Madrigal Geospace Database

Madrigal data on a globe showing the range of the Millstone antenna to the southwest
Madrigal data on a globe showing the range of the Millstone antenna to the southwest

Madrigal is an upper-atmospheric science database used by groups throughout the world. Madrigal is a robust, web-based system capable of managing and serving archival and real-time data, in a variety of formats, from a wide range of upper-atmospheric science instruments. Data at each Madrigal site is locally controlled and can be updated at any time, but shared metadata between Madrigal sites allow searching of all Madrigal sites at once from any Madrigal site.

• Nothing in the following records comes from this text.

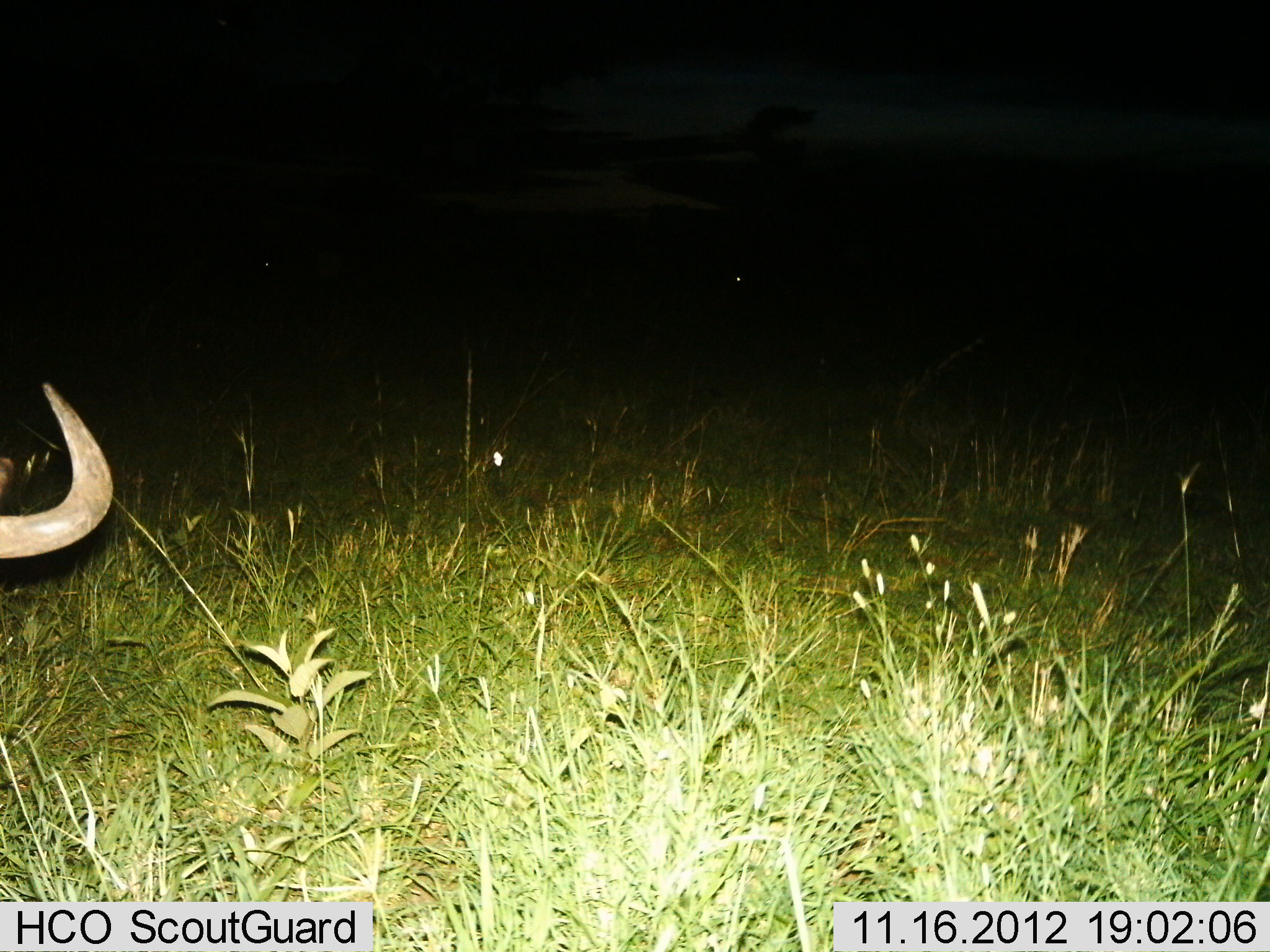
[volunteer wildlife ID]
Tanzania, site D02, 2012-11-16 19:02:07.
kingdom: Animalia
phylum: Chordata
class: Mammalia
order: Artiodactyla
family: Bovidae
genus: Connochaetes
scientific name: Connochaetes taurinus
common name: blue wildebeest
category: wildebeest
Wildebeest (blue wildebeest) (Connochaetes taurinus), count 1. Behavior (volunteer vote fractions): standing 70%, resting 10%, moving 10%, interacting 0%. Young present (vote fraction): 0%. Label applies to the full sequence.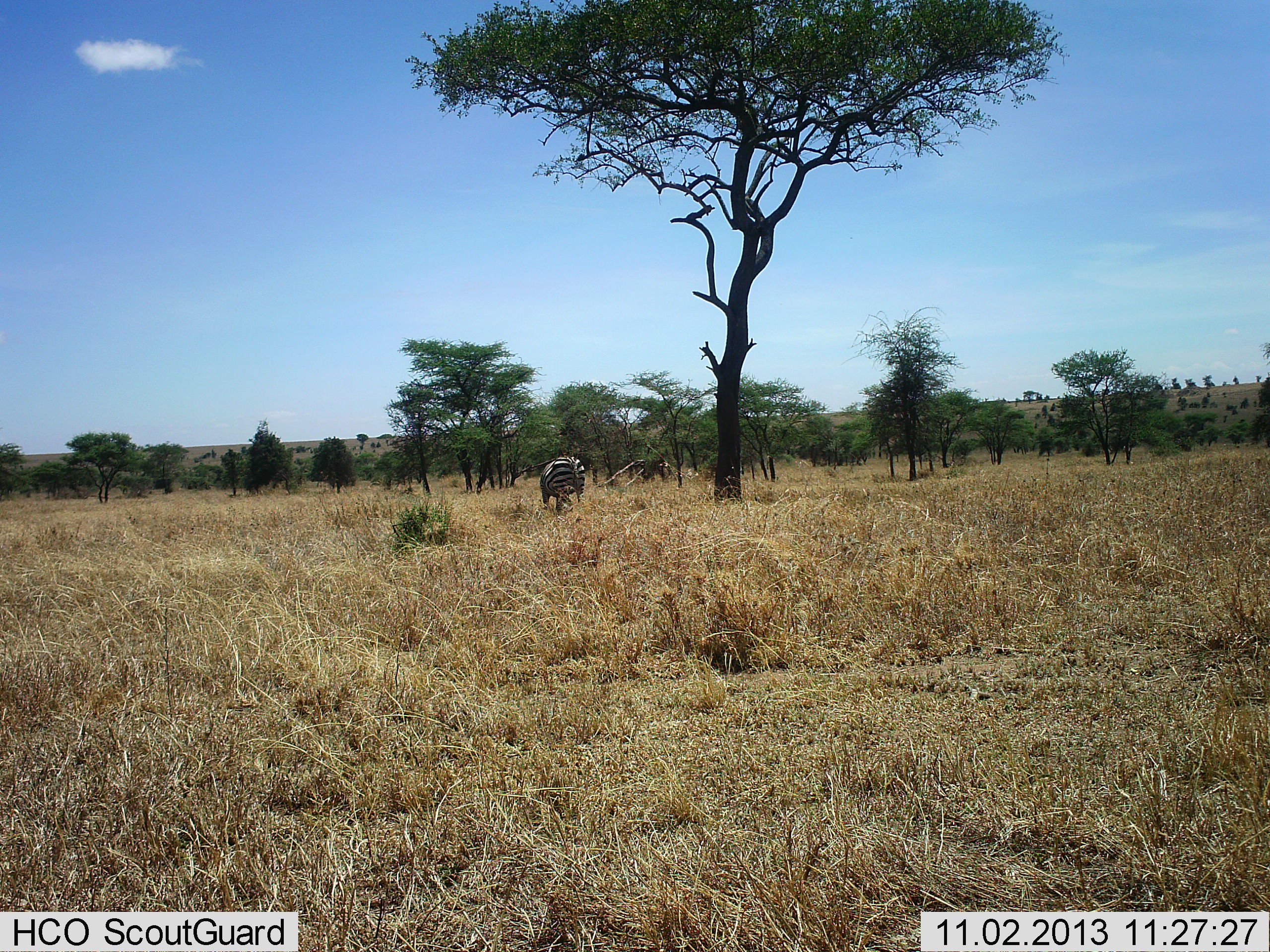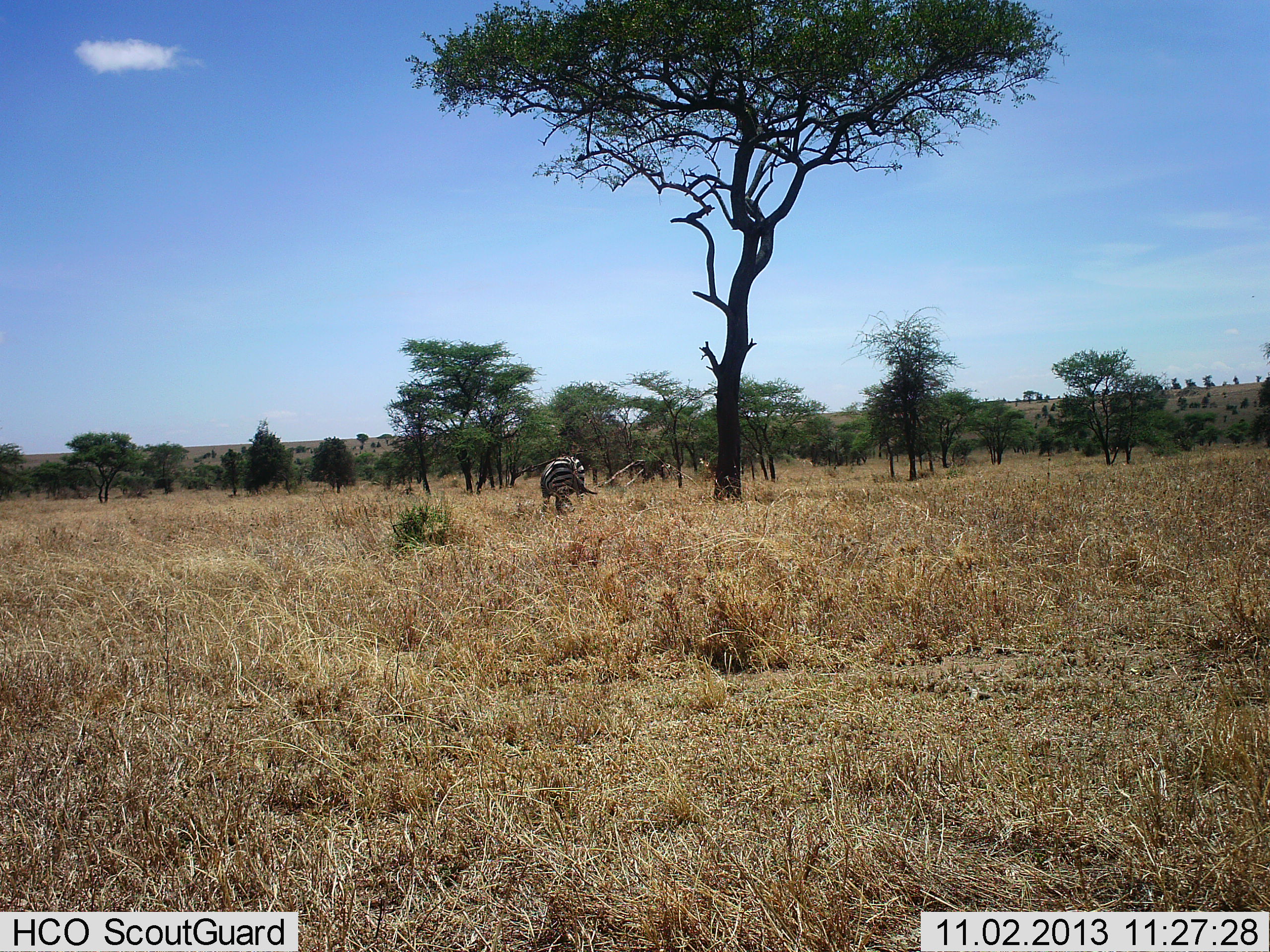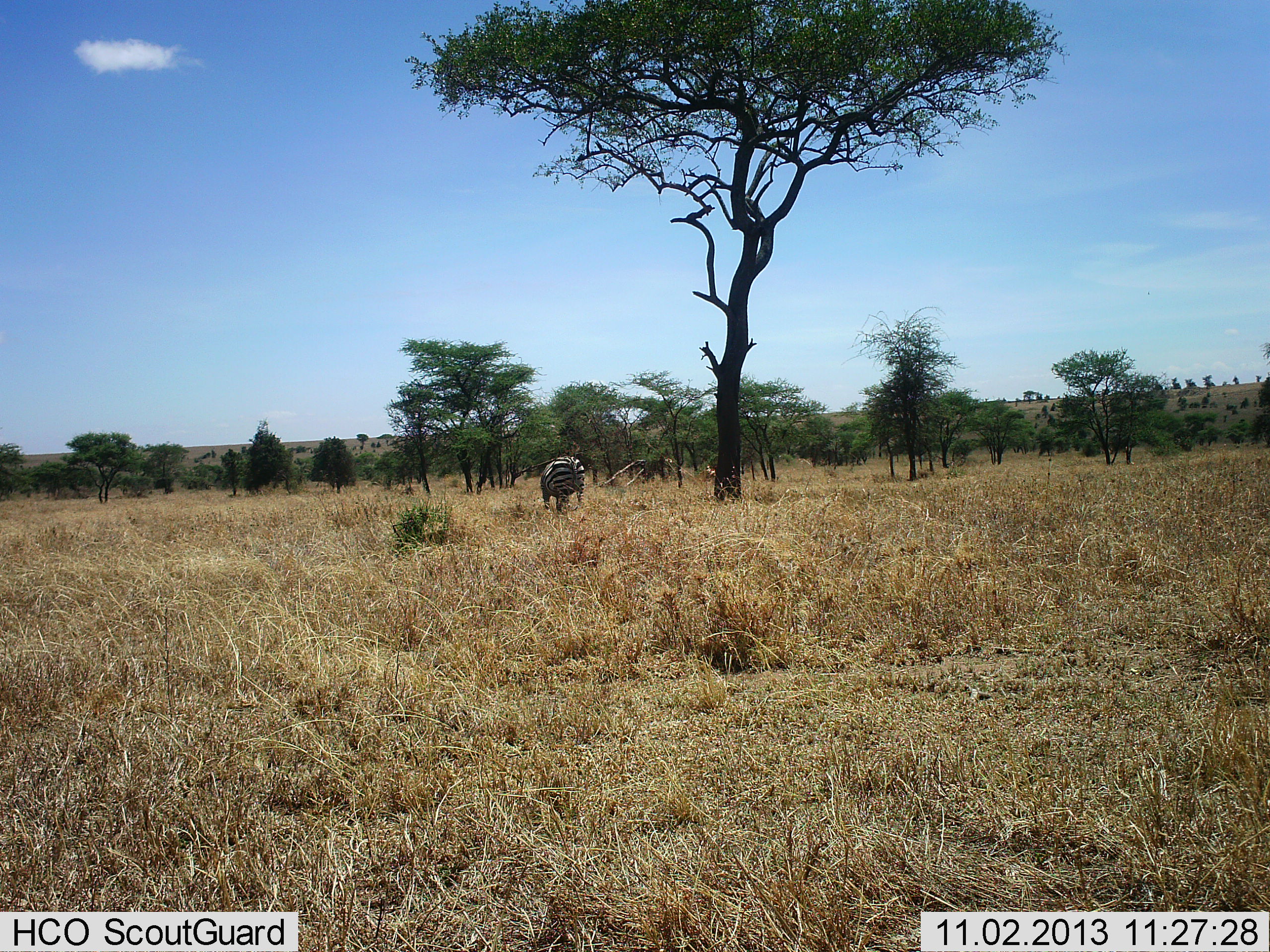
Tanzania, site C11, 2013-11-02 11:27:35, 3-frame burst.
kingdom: Animalia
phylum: Chordata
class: Mammalia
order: Perissodactyla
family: Equidae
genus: Equus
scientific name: Equus quagga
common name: plains zebra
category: zebra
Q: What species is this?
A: Zebra (plains zebra) (Equus quagga).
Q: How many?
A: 1.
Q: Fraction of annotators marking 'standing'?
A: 40%.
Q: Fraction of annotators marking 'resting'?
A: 10%.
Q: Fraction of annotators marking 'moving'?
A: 10%.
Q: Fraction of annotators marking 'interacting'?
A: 0%.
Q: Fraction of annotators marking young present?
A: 0%.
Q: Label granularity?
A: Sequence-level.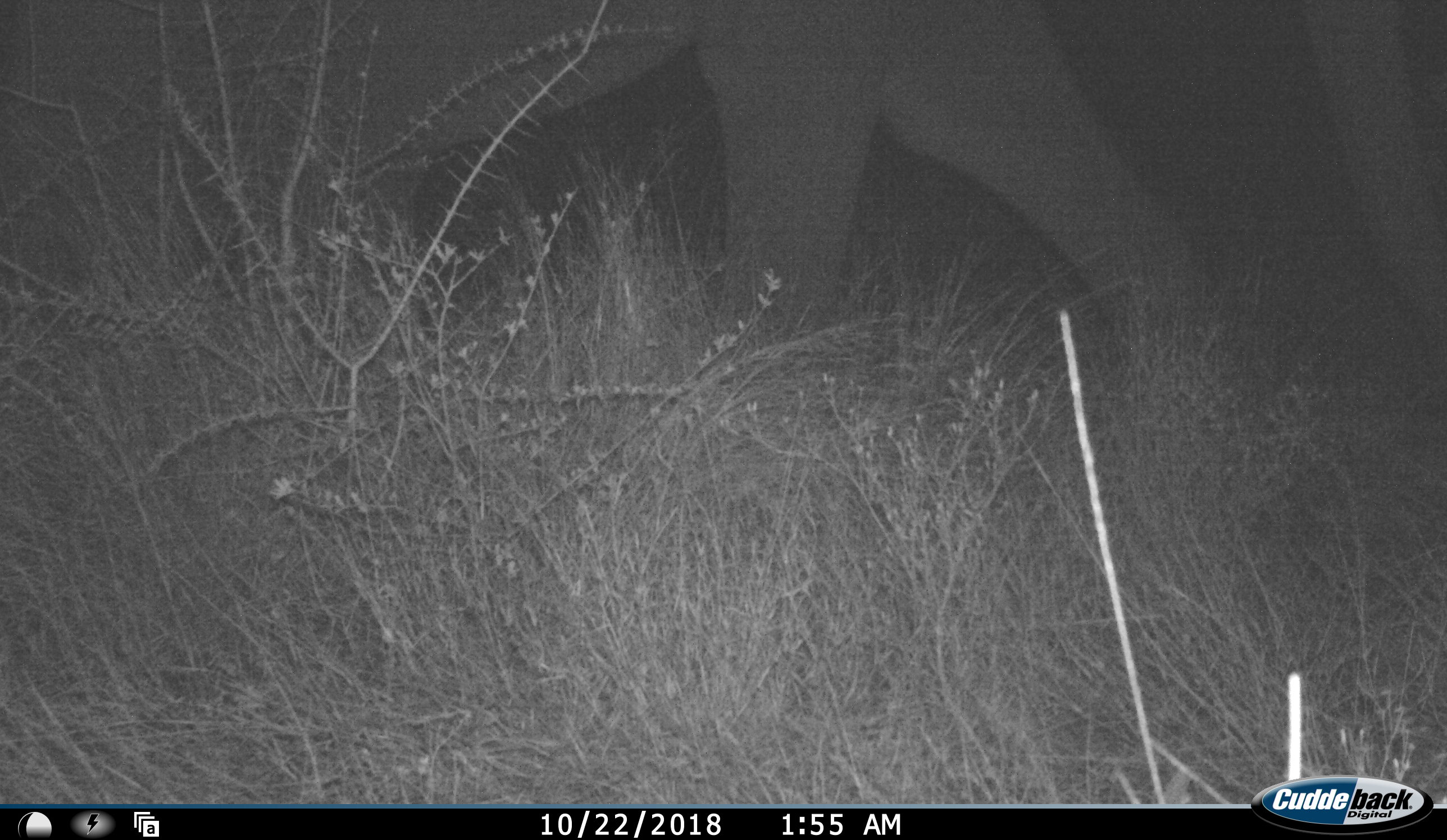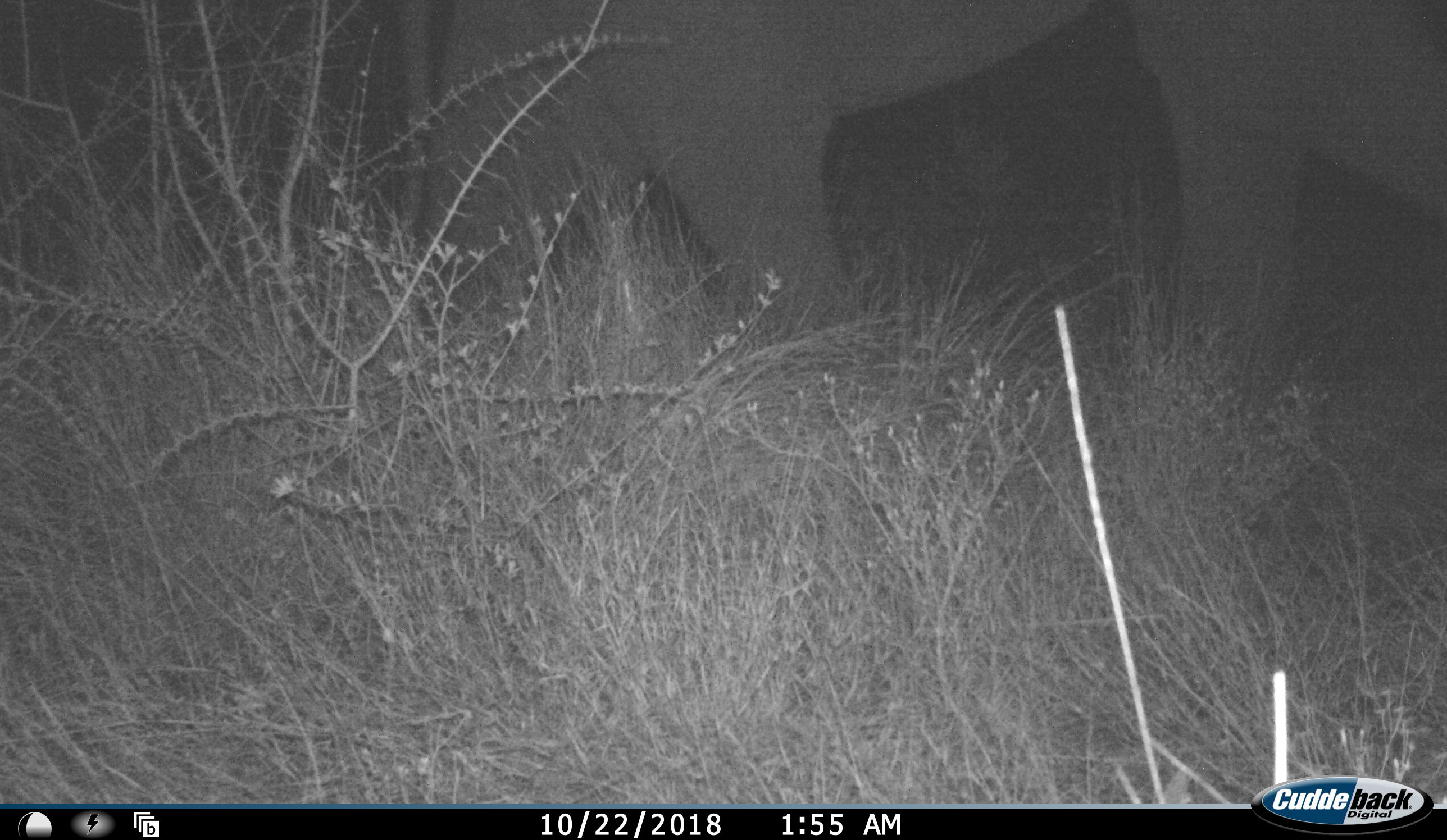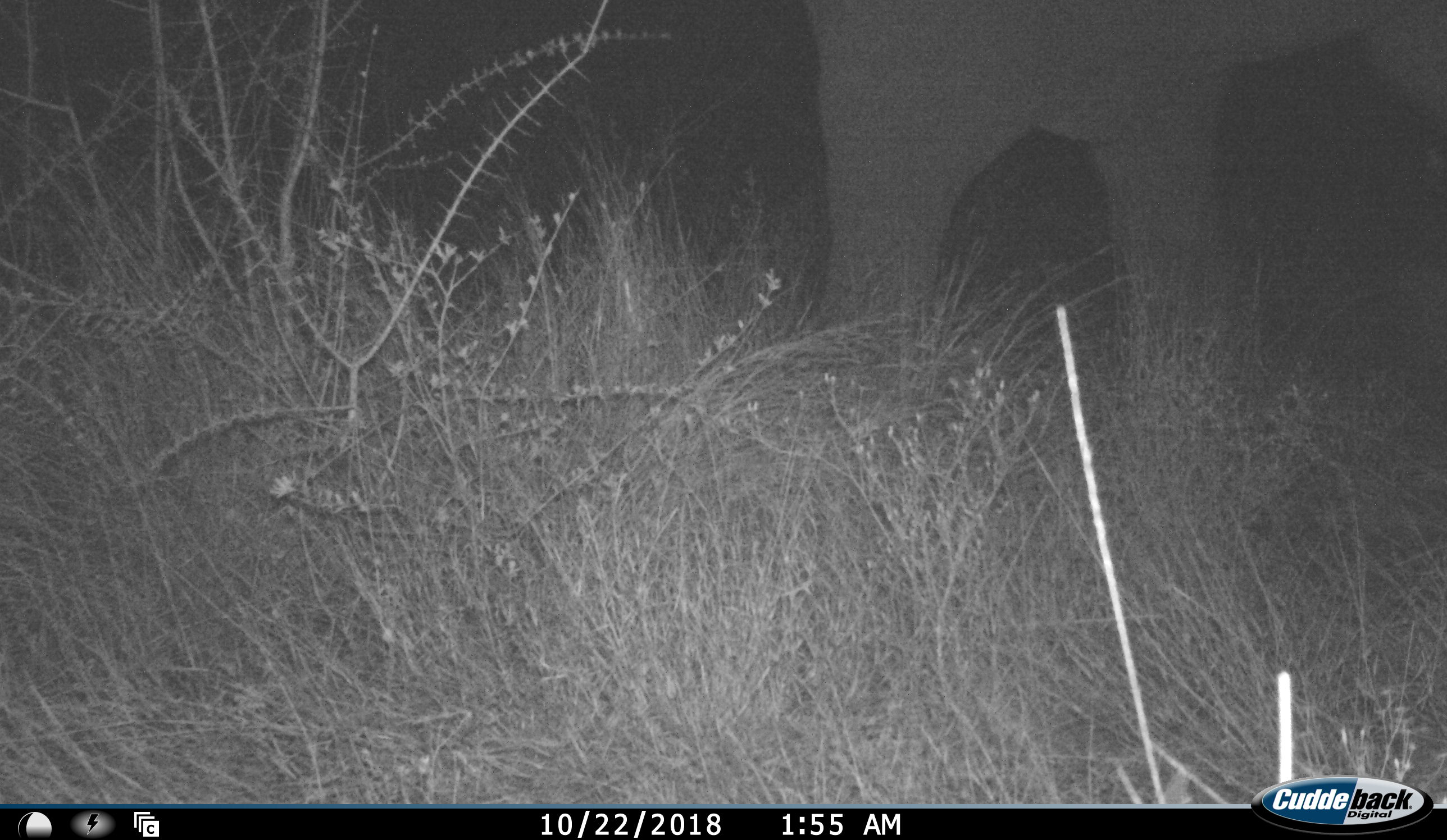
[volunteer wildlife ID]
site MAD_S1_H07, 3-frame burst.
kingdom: Animalia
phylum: Chordata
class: Mammalia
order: Proboscidea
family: Elephantidae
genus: Loxodonta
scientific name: Loxodonta africana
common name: african bush elephant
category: elephant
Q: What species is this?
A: Elephant (african bush elephant) (Loxodonta africana).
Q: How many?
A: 1.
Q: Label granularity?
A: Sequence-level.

The main CEDAR Madrigal site contains a backup of all data at all site. All other sites can also be found from that page.

Millstone Hill has actively pursued the development of the Madrigal distributed data system to address the needs of staff and community scientists. A standard in the upper atmospheric community, Madrigal was created and launched at MIT Haystack in the early 1980s prior to being adopted as the basis for the CEDAR database. In 2012, the main CEDAR database moved to a modernized version of the Madrigal platform hosted by MIT. As of 2019, there was data from 159 instruments in the CEDAR Madrigal database, totaling over 27 TB of data, with rapid growth each year.

Scintillation data overlaid with Total Electron Content data
Scintillation data overlaid with Total Electron Content data

Madrigal has been adopted by all Geospace incoherent scatter radars alongside a continually expanding range of additional instruments such as Fabry-Perot interferometers, optical imagers, satellite platforms (e.g., DMSP), and GNSS TEC. Its derived parameter engine allows a wide variety of contextual/ancillary geophysical parameters and community models (e.g., geomagnetic coordinates, IRI, MSIS) to automatically appear alongside the instrument providers’ primary measurements. Madrigal maintains MATLAB, Python, and IDL application programming interfaces providing access to full data capabilities for software-based data analysis. The open source software model has resulted in many community-developed enhancements and improved user interfaces (e.g., Arecibo real-time IS radar data displays enabled in 2014 with Madrigal tools).

Other features include availability of the entire CEDAR upper atmosphere community data set in standard HDF5 format within Madrigal, with on demand format translation to either NetCDF4 or ASCII. Yearly Madrigal tutorials at the international IS radar school and CEDAR meeting disseminate information to the next generation of space scientists on how to use Madrigal data for research.